Estimating an average treatment effect assumes that individuals and groups are homogeneous in their responses to a treatment or intervention. However, treatment effects are often heterogeneous. Selecting the most effective treatment, generalizing causal effect estimates to a population, and identifying subgroups for which a treatment is effective or harmful are factors that motivate the study of heterogeneous treatment effects. In observational studies, treatment effects are often estimated using propensity score methods. This dissertation adds to the literature on the analysis of heterogeneous treatment effects using propensity score methods. Three propensity score methods were compared using Monte Carlo simulation: single propensity score with exact matching on subgroup, matching using group propensity scores, and multinomial propensity scores using generalized boosted modeling. Methods were evaluated under various group distributions, sample sizes, effect sizes, and selection models.

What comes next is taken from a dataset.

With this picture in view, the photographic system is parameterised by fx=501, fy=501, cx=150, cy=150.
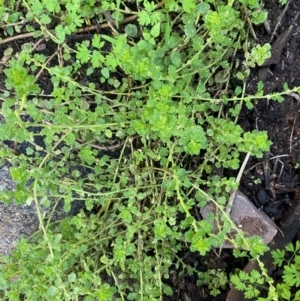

An empirical analysis using data from the Early Childhood Longitudinal Study, Kindergarten Class of 1998-99 (ECLS-K) is included to demonstrate the methods studied. Simulation results showed that estimating group propensity scores provided the smallest MSE, MNPS performance was comparable to GBM, and including the group indicator in the propensity score model improved treatment effect estimates regardless of whether group membership influenced selection. In addition, subclassification performed poorly when one group was more prevalent in the extremes of the propensity score distribution.